課題の目的
以下のレコードをすべて、各行を一字一句変えずにそのまま返してください。
────
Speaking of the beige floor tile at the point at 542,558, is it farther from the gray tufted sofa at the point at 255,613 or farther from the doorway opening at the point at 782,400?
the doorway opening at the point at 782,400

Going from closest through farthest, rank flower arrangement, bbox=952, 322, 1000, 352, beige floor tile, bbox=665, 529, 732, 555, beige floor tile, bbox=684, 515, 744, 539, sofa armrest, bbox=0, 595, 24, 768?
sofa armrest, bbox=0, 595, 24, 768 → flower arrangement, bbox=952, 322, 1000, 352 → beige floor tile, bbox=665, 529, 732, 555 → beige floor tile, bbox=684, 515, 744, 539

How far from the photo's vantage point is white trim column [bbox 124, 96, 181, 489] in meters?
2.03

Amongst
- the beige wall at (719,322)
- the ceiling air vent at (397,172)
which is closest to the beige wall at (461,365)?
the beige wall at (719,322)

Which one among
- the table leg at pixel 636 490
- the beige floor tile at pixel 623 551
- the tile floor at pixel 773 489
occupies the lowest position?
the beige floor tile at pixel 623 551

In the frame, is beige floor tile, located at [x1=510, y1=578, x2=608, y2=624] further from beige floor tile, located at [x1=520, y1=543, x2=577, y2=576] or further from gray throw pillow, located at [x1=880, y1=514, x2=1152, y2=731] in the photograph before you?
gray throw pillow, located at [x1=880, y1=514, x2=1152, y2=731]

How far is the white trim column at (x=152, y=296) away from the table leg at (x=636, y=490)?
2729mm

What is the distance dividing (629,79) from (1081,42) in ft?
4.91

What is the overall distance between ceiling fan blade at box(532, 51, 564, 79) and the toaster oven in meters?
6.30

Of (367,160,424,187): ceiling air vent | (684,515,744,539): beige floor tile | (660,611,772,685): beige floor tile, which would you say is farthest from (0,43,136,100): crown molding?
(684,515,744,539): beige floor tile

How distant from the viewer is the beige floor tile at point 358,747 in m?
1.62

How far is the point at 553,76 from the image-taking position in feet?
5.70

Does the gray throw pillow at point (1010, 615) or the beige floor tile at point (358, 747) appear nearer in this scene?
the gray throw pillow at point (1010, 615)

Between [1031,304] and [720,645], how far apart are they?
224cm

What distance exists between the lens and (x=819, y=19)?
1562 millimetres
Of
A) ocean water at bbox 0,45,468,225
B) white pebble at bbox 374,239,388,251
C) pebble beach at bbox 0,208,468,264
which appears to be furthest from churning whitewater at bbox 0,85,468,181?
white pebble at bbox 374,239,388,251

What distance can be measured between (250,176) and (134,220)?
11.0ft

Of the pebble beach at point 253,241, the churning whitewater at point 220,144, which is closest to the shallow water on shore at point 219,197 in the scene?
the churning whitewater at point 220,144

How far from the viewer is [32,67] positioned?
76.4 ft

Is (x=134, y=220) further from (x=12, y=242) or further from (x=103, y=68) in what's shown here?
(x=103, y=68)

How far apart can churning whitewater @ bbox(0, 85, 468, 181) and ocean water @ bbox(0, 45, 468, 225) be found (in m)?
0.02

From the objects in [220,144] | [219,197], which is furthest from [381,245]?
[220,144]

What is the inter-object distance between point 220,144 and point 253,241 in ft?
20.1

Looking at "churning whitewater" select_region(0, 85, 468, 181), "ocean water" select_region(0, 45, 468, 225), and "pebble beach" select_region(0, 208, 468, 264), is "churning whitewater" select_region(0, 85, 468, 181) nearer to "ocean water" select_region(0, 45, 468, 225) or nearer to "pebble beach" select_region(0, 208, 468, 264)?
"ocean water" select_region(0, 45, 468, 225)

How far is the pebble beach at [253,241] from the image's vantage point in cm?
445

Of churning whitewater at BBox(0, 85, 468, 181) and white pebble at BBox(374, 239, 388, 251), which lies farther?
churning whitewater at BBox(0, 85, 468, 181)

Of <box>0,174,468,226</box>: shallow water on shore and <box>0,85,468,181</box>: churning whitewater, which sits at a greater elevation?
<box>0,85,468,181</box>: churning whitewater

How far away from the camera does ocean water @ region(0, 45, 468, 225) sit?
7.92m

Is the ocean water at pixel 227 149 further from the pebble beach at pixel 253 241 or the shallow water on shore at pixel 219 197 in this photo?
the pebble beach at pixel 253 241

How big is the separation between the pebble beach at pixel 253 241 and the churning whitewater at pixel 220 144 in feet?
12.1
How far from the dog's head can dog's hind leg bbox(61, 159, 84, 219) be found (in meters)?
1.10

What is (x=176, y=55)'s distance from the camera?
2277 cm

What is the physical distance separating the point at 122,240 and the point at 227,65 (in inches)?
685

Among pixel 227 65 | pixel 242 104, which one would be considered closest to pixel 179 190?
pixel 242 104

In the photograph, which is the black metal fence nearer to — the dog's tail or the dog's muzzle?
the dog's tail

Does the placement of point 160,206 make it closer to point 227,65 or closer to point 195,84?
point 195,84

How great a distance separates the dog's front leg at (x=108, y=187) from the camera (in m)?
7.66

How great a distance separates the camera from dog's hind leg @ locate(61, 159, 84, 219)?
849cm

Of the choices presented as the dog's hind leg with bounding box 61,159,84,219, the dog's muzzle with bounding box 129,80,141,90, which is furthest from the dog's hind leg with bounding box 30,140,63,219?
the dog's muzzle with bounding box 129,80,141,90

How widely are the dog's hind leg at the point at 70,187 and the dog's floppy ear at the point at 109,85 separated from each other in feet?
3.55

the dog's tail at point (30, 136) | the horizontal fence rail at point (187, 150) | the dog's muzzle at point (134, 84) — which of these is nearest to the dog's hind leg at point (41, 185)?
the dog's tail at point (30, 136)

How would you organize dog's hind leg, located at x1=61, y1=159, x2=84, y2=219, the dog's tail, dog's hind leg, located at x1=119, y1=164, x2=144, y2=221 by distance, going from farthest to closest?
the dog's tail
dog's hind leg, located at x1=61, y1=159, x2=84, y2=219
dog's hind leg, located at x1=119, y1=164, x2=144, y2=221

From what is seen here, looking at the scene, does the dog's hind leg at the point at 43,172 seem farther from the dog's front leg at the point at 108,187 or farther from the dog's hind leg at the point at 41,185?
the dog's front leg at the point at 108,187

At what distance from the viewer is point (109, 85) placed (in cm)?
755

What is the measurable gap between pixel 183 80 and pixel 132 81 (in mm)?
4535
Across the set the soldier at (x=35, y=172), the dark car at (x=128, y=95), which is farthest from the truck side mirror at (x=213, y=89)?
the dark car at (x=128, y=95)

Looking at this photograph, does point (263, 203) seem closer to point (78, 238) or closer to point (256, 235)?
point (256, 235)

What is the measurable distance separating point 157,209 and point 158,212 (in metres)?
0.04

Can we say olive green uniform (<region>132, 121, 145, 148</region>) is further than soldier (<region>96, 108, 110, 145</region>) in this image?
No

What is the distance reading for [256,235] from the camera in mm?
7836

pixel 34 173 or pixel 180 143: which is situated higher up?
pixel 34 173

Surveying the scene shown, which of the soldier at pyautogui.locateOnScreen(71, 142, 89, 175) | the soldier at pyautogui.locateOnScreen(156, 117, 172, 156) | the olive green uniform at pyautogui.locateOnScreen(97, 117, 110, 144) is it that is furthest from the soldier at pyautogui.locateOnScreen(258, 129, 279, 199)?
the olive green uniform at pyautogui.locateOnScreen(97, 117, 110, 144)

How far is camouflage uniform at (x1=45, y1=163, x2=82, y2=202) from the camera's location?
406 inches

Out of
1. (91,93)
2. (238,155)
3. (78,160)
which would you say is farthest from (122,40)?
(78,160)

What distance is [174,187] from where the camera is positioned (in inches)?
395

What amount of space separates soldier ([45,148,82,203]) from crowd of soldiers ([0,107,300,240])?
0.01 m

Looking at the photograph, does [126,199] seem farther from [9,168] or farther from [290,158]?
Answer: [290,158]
────
解答例
Speaking of the beige floor tile at the point at 542,558, is it farther from the gray tufted sofa at the point at 255,613 or farther from the doorway opening at the point at 782,400?
the doorway opening at the point at 782,400

Going from closest through farthest, rank flower arrangement, bbox=952, 322, 1000, 352, beige floor tile, bbox=665, 529, 732, 555, beige floor tile, bbox=684, 515, 744, 539, sofa armrest, bbox=0, 595, 24, 768?
sofa armrest, bbox=0, 595, 24, 768 → flower arrangement, bbox=952, 322, 1000, 352 → beige floor tile, bbox=665, 529, 732, 555 → beige floor tile, bbox=684, 515, 744, 539

How far from the photo's vantage point is white trim column [bbox 124, 96, 181, 489] in meters?
2.03

Amongst
- the beige wall at (719,322)
- the ceiling air vent at (397,172)
which is closest to the beige wall at (461,365)?
the beige wall at (719,322)

Which one among
- the table leg at pixel 636 490
- the beige floor tile at pixel 623 551
- the tile floor at pixel 773 489
occupies the lowest position?
the beige floor tile at pixel 623 551

In the frame, is beige floor tile, located at [x1=510, y1=578, x2=608, y2=624] further from beige floor tile, located at [x1=520, y1=543, x2=577, y2=576] or further from gray throw pillow, located at [x1=880, y1=514, x2=1152, y2=731] in the photograph before you?
gray throw pillow, located at [x1=880, y1=514, x2=1152, y2=731]

How far is the white trim column at (x=152, y=296) away from the table leg at (x=636, y=490)?
2729mm

What is the distance dividing (629,79) from (1081,42) in ft?
4.91

What is the overall distance between ceiling fan blade at box(532, 51, 564, 79) and the toaster oven in meters?
6.30

Of (367,160,424,187): ceiling air vent | (684,515,744,539): beige floor tile | (660,611,772,685): beige floor tile, which would you say is farthest from (0,43,136,100): crown molding?
(684,515,744,539): beige floor tile

How distant from the viewer is the beige floor tile at point 358,747 in m?
1.62

How far is the point at 553,76 from the image-taking position in feet?
5.70

Does the gray throw pillow at point (1010, 615) or the beige floor tile at point (358, 747) appear nearer in this scene?
the gray throw pillow at point (1010, 615)

Between [1031,304] and [720,645], how far apart are they?
224cm

What distance exists between the lens and (x=819, y=19)?
1562 millimetres
Of
A) ocean water at bbox 0,45,468,225
B) white pebble at bbox 374,239,388,251
C) pebble beach at bbox 0,208,468,264
which appears to be furthest from churning whitewater at bbox 0,85,468,181?
white pebble at bbox 374,239,388,251

What distance can be measured between (250,176) and (134,220)?
11.0ft

Of the pebble beach at point 253,241, the churning whitewater at point 220,144, which is closest to the shallow water on shore at point 219,197 in the scene?
the churning whitewater at point 220,144

How far from the viewer is [32,67] positioned?
76.4 ft

Is (x=134, y=220) further from (x=12, y=242) or further from (x=103, y=68) in what's shown here?
(x=103, y=68)

How far apart can churning whitewater @ bbox(0, 85, 468, 181) and ocean water @ bbox(0, 45, 468, 225) be found (in m)?
0.02

From the objects in [220,144] | [219,197], which is furthest from [381,245]?
[220,144]

What is the inter-object distance between point 220,144 and point 253,241 in ft?
20.1

Looking at "churning whitewater" select_region(0, 85, 468, 181), "ocean water" select_region(0, 45, 468, 225), and "pebble beach" select_region(0, 208, 468, 264), is "churning whitewater" select_region(0, 85, 468, 181) nearer to "ocean water" select_region(0, 45, 468, 225) or nearer to "pebble beach" select_region(0, 208, 468, 264)?
"ocean water" select_region(0, 45, 468, 225)

How far is the pebble beach at [253,241] from the image's vantage point in cm?
445

Of churning whitewater at BBox(0, 85, 468, 181) and white pebble at BBox(374, 239, 388, 251), which lies farther?
churning whitewater at BBox(0, 85, 468, 181)

Of <box>0,174,468,226</box>: shallow water on shore and <box>0,85,468,181</box>: churning whitewater, which sits at a greater elevation?
<box>0,85,468,181</box>: churning whitewater

How far away from the camera does ocean water @ region(0, 45, 468, 225) sit?
7.92m

Is the ocean water at pixel 227 149 further from the pebble beach at pixel 253 241 or the shallow water on shore at pixel 219 197 in this photo?
the pebble beach at pixel 253 241

How big is the separation between the pebble beach at pixel 253 241 and the churning whitewater at pixel 220 144 in feet?
12.1
How far from the dog's head can dog's hind leg bbox(61, 159, 84, 219) be found (in meters)?
1.10

What is (x=176, y=55)'s distance from the camera?
2277 cm

What is the physical distance separating the point at 122,240 and the point at 227,65 (in inches)?
685

Among pixel 227 65 | pixel 242 104, which one would be considered closest to pixel 179 190?
pixel 242 104

In the photograph, which is the black metal fence nearer to — the dog's tail or the dog's muzzle?
the dog's tail

Does the placement of point 160,206 make it closer to point 227,65 or closer to point 195,84?
point 195,84

How great a distance separates the dog's front leg at (x=108, y=187) from the camera (in m)?
7.66

How great a distance separates the camera from dog's hind leg @ locate(61, 159, 84, 219)?
849cm

Of the choices presented as the dog's hind leg with bounding box 61,159,84,219, the dog's muzzle with bounding box 129,80,141,90, which is furthest from the dog's hind leg with bounding box 30,140,63,219?
the dog's muzzle with bounding box 129,80,141,90

How widely are the dog's hind leg at the point at 70,187 and the dog's floppy ear at the point at 109,85 separated from each other in feet?
3.55

the dog's tail at point (30, 136) | the horizontal fence rail at point (187, 150) | the dog's muzzle at point (134, 84) — which of these is nearest to the dog's hind leg at point (41, 185)?
the dog's tail at point (30, 136)

How would you organize dog's hind leg, located at x1=61, y1=159, x2=84, y2=219, the dog's tail, dog's hind leg, located at x1=119, y1=164, x2=144, y2=221 by distance, going from farthest to closest?
the dog's tail
dog's hind leg, located at x1=61, y1=159, x2=84, y2=219
dog's hind leg, located at x1=119, y1=164, x2=144, y2=221

From what is seen here, looking at the scene, does the dog's hind leg at the point at 43,172 seem farther from the dog's front leg at the point at 108,187 or farther from the dog's hind leg at the point at 41,185?
the dog's front leg at the point at 108,187

At what distance from the viewer is point (109, 85) placed (in cm)?
755

What is the measurable gap between pixel 183 80 and pixel 132 81 (in mm)?
4535
Across the set the soldier at (x=35, y=172), the dark car at (x=128, y=95), which is farthest from the truck side mirror at (x=213, y=89)?
the dark car at (x=128, y=95)

Looking at this photograph, does point (263, 203) seem closer to point (78, 238) or closer to point (256, 235)?
point (256, 235)

What is the measurable distance separating point 157,209 and point 158,212 (in metres)?
0.04

Can we say olive green uniform (<region>132, 121, 145, 148</region>) is further than soldier (<region>96, 108, 110, 145</region>) in this image?
No

What is the distance reading for [256,235] from the camera in mm?
7836

pixel 34 173 or pixel 180 143: which is situated higher up?
pixel 34 173

Surveying the scene shown, which of the soldier at pyautogui.locateOnScreen(71, 142, 89, 175) | the soldier at pyautogui.locateOnScreen(156, 117, 172, 156) | the olive green uniform at pyautogui.locateOnScreen(97, 117, 110, 144) is it that is furthest from the soldier at pyautogui.locateOnScreen(258, 129, 279, 199)?
the olive green uniform at pyautogui.locateOnScreen(97, 117, 110, 144)

How far is camouflage uniform at (x1=45, y1=163, x2=82, y2=202) from the camera's location?
406 inches

Out of
1. (91,93)
2. (238,155)
3. (78,160)
which would you say is farthest from (122,40)?
(78,160)

What distance is [174,187] from where the camera is positioned (in inches)?
395

What amount of space separates soldier ([45,148,82,203]) from crowd of soldiers ([0,107,300,240])?
0.01 m

Looking at the photograph, does [126,199] seem farther from [9,168] or farther from [290,158]?
Answer: [290,158]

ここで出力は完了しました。